Spatial relationship listing:
----------------

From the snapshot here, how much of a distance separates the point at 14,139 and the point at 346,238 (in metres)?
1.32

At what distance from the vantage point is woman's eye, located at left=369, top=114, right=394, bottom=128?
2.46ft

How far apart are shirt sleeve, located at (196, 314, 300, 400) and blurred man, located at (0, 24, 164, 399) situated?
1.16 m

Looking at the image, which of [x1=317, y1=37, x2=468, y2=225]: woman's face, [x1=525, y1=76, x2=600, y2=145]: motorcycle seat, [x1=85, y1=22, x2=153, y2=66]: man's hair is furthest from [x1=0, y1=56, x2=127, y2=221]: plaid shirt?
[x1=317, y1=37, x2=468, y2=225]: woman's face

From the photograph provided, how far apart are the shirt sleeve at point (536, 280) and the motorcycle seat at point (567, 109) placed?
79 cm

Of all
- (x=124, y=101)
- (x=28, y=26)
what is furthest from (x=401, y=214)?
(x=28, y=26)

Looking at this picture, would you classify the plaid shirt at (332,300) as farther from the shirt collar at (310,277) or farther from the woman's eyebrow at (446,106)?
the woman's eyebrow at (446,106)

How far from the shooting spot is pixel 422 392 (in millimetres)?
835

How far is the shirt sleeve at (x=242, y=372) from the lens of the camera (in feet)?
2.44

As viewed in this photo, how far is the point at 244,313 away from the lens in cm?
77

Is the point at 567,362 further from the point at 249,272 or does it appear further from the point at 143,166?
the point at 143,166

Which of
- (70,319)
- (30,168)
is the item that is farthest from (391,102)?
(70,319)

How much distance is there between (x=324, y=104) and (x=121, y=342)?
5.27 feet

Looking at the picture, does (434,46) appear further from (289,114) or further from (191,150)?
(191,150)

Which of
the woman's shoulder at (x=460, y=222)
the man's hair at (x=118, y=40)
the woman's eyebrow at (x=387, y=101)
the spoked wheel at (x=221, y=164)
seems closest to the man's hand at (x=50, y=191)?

----------------

▶ **Challenge**
Count the lines of the listing above that contain the string "appear", treating uppercase and lowercase as different. Reply with the number alone.

▶ **Written answer**
2